- Task instructions -
Express the data from the line with "Which is furthest from the ornate" to the line with "9.78 metres" as a two-column CSV headed input and output. Each row should pair a text with the answer that follows it, with each value in one quoted field and line breaks turned into spaces.

- Input -
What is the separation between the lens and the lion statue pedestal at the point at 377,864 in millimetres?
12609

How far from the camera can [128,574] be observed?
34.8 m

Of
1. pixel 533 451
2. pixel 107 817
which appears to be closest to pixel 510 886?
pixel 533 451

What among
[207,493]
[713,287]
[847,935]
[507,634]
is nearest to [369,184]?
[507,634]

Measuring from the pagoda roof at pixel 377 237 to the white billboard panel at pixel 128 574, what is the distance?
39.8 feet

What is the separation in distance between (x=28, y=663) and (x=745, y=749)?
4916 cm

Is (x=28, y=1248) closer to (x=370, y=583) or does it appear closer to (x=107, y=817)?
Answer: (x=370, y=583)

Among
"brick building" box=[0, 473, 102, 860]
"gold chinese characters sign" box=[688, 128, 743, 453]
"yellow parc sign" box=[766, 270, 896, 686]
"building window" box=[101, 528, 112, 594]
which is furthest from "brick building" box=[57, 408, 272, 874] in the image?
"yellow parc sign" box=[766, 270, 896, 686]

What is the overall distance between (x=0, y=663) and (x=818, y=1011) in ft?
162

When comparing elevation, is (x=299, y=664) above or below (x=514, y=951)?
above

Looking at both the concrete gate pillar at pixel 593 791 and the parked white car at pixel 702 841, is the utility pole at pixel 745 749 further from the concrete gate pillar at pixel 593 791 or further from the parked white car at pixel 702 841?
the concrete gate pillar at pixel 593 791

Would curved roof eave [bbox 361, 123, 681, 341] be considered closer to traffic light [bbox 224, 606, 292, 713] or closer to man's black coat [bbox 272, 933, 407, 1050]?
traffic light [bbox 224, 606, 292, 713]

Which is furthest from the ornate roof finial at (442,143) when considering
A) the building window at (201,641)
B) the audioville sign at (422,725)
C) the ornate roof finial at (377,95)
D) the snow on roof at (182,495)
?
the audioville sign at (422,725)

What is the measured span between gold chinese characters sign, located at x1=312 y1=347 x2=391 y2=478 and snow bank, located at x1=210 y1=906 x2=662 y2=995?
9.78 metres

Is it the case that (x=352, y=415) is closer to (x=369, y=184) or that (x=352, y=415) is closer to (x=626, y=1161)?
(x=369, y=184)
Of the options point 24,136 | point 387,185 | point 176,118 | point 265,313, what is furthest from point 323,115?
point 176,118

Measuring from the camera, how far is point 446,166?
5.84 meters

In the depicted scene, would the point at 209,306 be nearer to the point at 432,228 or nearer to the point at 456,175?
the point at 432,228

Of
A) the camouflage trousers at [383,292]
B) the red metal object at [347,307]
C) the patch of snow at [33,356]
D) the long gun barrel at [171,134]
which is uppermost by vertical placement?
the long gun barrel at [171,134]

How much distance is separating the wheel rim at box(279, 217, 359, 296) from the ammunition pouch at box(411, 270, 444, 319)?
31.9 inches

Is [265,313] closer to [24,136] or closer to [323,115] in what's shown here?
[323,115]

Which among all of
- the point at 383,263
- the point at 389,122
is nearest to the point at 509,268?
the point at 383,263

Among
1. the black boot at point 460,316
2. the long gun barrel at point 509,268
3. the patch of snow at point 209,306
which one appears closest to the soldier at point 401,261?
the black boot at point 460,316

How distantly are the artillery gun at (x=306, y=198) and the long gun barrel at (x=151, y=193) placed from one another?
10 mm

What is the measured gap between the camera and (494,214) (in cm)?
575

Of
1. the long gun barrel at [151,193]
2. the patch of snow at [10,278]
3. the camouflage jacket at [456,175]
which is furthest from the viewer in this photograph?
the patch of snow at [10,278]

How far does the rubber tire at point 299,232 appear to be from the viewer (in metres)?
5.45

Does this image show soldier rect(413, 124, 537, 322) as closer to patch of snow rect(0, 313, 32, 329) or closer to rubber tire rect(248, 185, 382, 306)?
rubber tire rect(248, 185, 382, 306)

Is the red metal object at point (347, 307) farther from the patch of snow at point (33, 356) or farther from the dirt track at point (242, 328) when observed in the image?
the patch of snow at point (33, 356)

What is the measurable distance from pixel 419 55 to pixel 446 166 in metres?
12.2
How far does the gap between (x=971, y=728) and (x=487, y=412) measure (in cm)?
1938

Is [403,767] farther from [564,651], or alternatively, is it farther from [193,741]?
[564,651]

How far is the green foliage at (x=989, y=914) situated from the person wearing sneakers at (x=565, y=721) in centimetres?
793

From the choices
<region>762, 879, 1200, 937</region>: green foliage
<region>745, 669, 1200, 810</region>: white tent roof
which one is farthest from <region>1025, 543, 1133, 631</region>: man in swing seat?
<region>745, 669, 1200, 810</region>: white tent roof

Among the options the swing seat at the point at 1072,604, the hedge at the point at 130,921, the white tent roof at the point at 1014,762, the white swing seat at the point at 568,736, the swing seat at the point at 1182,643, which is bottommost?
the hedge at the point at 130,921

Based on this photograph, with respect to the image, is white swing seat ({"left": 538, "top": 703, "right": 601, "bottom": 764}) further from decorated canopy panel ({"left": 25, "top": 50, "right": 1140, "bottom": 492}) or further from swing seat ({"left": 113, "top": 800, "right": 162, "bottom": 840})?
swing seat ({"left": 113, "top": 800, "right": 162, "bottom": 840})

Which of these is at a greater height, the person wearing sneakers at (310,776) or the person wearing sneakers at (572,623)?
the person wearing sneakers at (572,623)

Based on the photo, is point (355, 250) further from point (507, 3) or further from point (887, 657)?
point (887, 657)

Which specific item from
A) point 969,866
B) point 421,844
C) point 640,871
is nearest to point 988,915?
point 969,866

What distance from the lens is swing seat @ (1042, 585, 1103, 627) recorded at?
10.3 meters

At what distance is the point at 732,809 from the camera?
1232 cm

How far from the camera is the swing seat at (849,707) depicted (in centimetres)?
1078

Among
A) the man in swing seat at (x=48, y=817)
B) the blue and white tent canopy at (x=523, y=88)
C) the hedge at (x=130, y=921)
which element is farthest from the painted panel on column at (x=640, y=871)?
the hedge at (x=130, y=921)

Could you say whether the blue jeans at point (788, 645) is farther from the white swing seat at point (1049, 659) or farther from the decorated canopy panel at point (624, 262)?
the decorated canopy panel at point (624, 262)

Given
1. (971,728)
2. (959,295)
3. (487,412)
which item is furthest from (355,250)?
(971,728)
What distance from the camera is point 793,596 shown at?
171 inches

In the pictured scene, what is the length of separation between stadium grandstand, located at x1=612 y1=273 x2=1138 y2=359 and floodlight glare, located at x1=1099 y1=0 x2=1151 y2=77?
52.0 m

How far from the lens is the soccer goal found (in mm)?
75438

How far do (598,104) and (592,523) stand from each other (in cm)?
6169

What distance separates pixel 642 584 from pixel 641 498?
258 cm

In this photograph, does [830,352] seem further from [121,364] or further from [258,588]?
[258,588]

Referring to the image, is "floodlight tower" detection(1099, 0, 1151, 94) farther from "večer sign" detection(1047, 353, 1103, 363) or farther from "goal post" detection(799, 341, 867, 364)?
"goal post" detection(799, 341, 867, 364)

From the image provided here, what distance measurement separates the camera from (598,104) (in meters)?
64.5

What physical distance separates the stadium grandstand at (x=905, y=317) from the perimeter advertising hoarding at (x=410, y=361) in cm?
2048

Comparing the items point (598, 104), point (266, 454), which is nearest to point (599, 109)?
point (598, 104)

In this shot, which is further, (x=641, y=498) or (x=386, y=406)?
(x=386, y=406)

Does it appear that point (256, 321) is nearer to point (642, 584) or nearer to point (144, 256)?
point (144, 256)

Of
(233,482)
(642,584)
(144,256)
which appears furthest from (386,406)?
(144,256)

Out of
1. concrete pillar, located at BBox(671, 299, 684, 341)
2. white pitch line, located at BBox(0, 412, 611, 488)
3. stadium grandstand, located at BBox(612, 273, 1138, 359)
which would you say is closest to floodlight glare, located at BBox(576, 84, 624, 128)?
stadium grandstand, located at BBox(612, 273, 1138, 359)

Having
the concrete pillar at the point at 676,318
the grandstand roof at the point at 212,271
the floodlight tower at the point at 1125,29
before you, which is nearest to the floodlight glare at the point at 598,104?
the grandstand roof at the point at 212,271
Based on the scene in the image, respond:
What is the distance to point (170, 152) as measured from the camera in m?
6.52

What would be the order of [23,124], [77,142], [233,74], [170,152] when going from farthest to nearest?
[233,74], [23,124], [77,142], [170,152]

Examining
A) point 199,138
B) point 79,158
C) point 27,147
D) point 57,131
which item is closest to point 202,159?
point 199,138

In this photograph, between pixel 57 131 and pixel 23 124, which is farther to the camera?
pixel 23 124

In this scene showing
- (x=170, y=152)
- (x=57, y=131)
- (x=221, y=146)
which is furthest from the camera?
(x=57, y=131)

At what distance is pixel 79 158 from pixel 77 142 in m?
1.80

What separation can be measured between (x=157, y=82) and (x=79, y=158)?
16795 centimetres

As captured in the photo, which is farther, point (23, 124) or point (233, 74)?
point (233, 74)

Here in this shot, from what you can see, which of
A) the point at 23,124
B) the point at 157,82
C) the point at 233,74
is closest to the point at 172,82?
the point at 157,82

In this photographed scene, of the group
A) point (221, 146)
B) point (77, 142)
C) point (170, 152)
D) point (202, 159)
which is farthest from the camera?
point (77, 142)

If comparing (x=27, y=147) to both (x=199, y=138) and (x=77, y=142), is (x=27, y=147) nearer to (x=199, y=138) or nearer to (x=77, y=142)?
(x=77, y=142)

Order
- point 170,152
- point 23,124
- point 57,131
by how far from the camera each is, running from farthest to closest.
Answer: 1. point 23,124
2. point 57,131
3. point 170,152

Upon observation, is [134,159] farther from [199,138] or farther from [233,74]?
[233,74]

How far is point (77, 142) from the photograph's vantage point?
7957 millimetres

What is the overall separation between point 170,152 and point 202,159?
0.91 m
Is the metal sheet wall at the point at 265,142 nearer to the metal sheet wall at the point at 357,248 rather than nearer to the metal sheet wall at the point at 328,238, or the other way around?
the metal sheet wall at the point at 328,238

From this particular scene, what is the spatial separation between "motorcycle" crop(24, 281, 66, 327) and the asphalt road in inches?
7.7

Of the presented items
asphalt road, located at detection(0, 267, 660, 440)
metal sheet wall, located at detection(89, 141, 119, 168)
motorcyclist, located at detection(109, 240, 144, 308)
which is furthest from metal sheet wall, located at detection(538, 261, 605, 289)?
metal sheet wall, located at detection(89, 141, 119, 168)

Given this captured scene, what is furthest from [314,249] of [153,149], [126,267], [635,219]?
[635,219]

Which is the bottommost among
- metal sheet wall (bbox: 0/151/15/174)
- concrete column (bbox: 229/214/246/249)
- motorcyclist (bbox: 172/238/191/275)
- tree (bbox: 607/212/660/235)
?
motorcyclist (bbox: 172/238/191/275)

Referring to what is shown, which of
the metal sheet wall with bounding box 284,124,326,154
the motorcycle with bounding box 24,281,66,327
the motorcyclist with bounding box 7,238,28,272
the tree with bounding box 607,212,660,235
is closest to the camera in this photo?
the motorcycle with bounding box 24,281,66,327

- Task output -
input,output
"Which is furthest from the ornate roof finial at (442,143) when considering A) the building window at (201,641) B) the audioville sign at (422,725) C) the ornate roof finial at (377,95) D) the snow on roof at (182,495) ?","the audioville sign at (422,725)"
"What is the measured span between gold chinese characters sign, located at x1=312 y1=347 x2=391 y2=478 and snow bank, located at x1=210 y1=906 x2=662 y2=995?","9.78 metres"